• _REQUIRED ACTION_: Go through the lines below and copy each one that holds the string "trap".

• _EXERCISE DATA_:
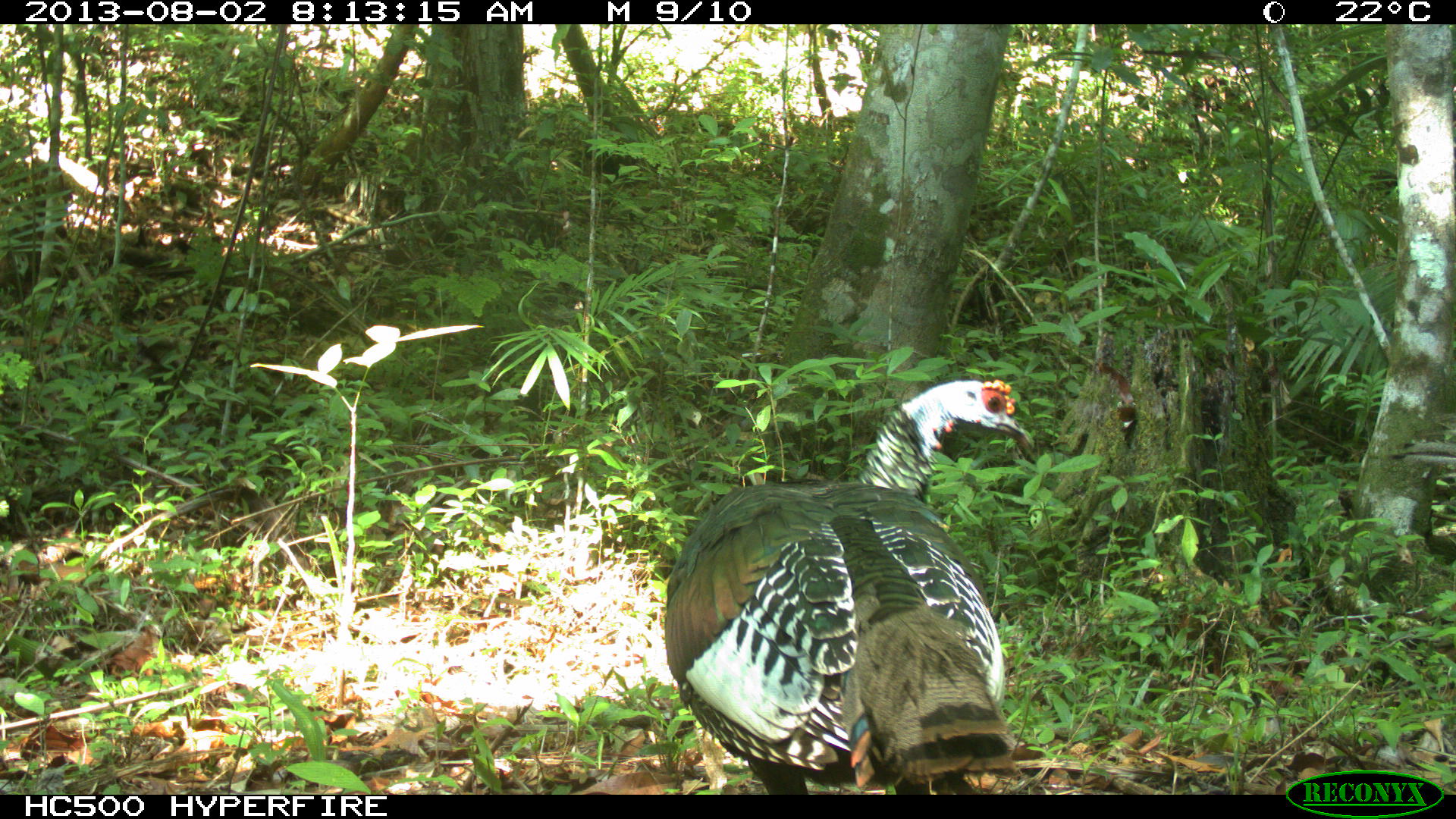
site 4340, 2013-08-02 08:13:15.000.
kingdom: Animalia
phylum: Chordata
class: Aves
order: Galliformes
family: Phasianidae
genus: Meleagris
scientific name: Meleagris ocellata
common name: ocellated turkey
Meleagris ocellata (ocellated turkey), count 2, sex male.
--
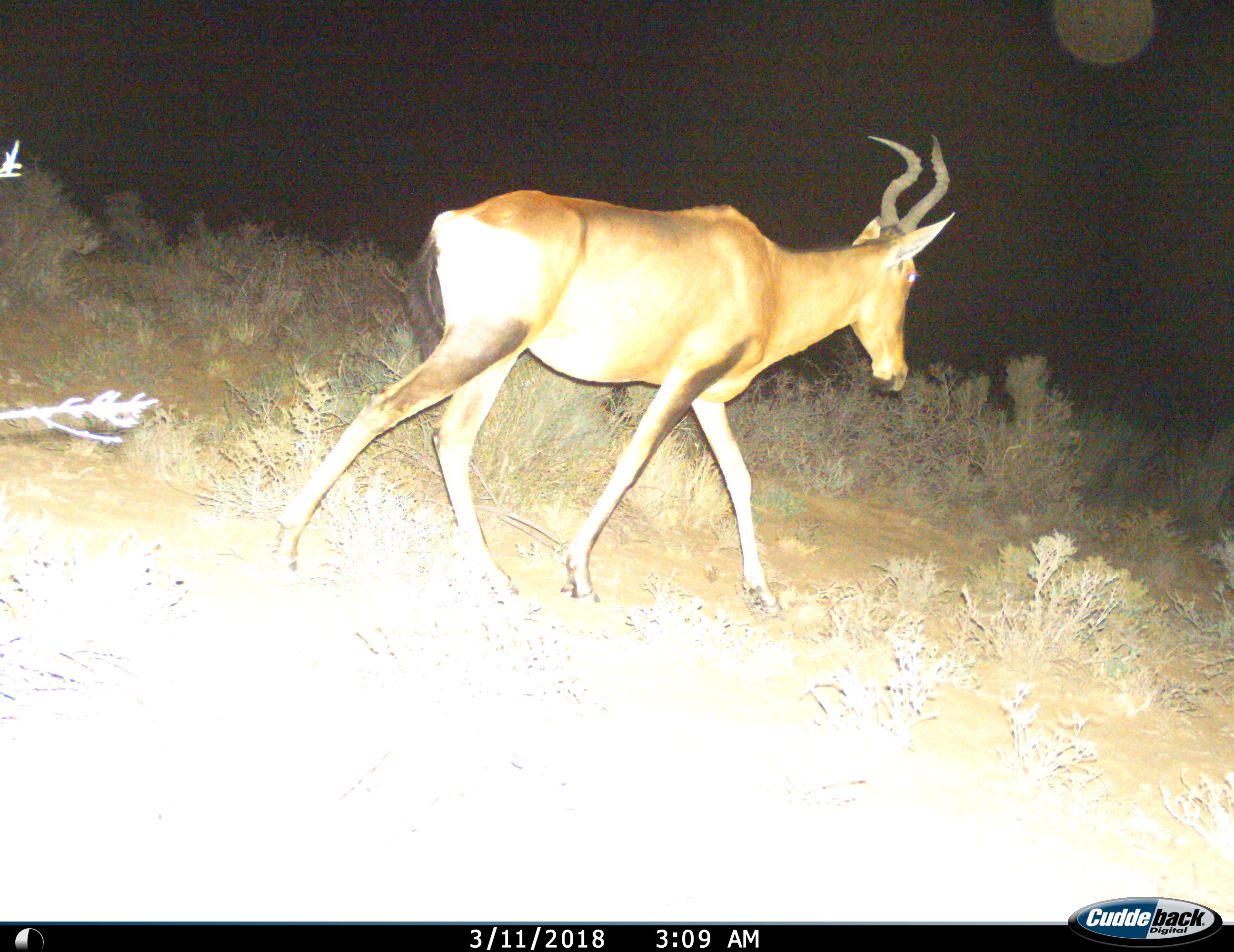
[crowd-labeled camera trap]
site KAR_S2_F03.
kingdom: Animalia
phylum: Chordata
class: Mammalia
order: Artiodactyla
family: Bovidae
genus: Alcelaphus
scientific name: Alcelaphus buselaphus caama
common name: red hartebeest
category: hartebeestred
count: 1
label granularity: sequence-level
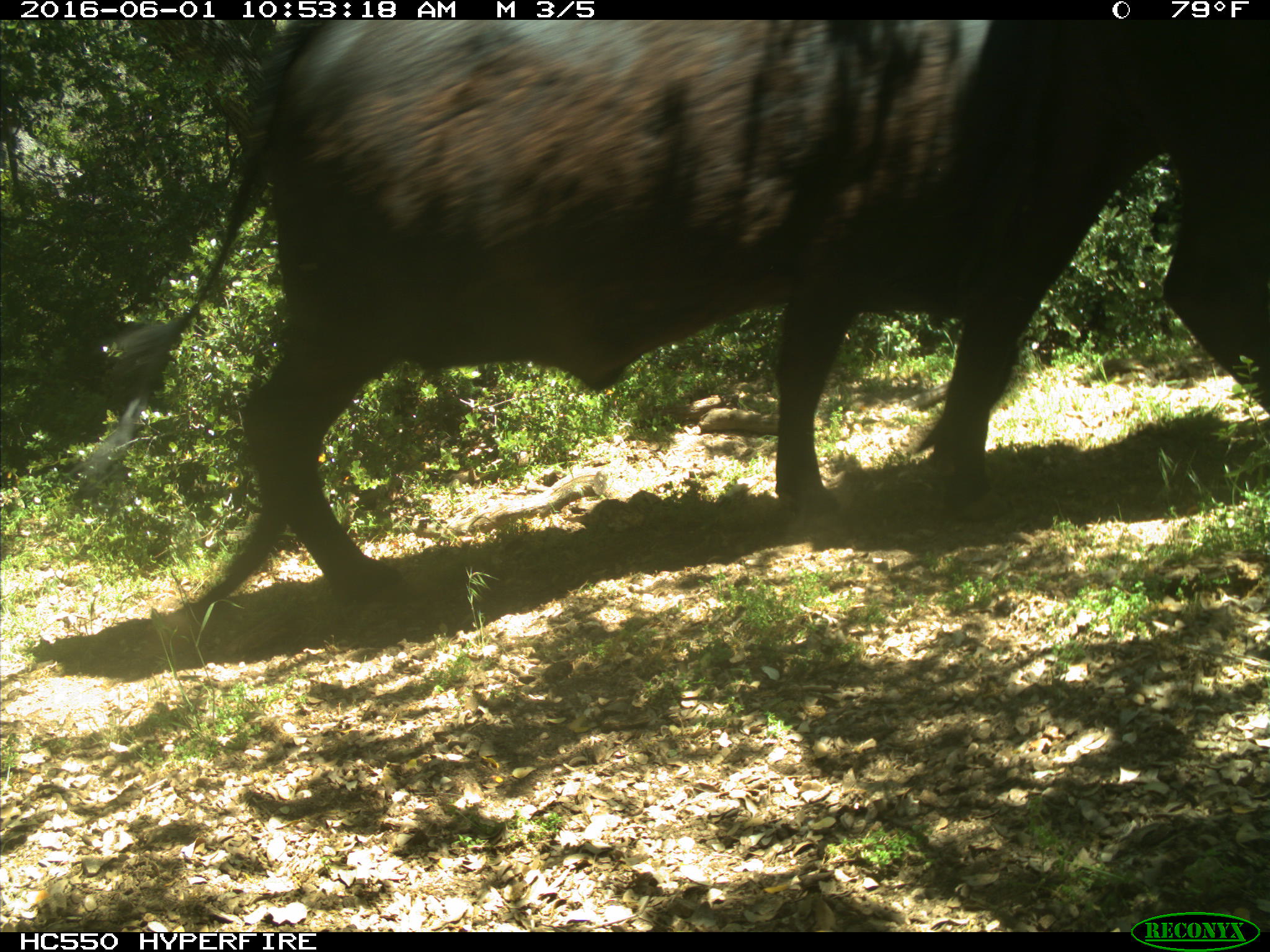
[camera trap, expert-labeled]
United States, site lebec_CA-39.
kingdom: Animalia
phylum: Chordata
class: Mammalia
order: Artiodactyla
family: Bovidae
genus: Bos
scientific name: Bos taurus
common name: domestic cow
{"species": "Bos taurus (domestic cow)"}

• _PROBLEM SOLUTION_:
[crowd-labeled camera trap]
[camera trap, expert-labeled]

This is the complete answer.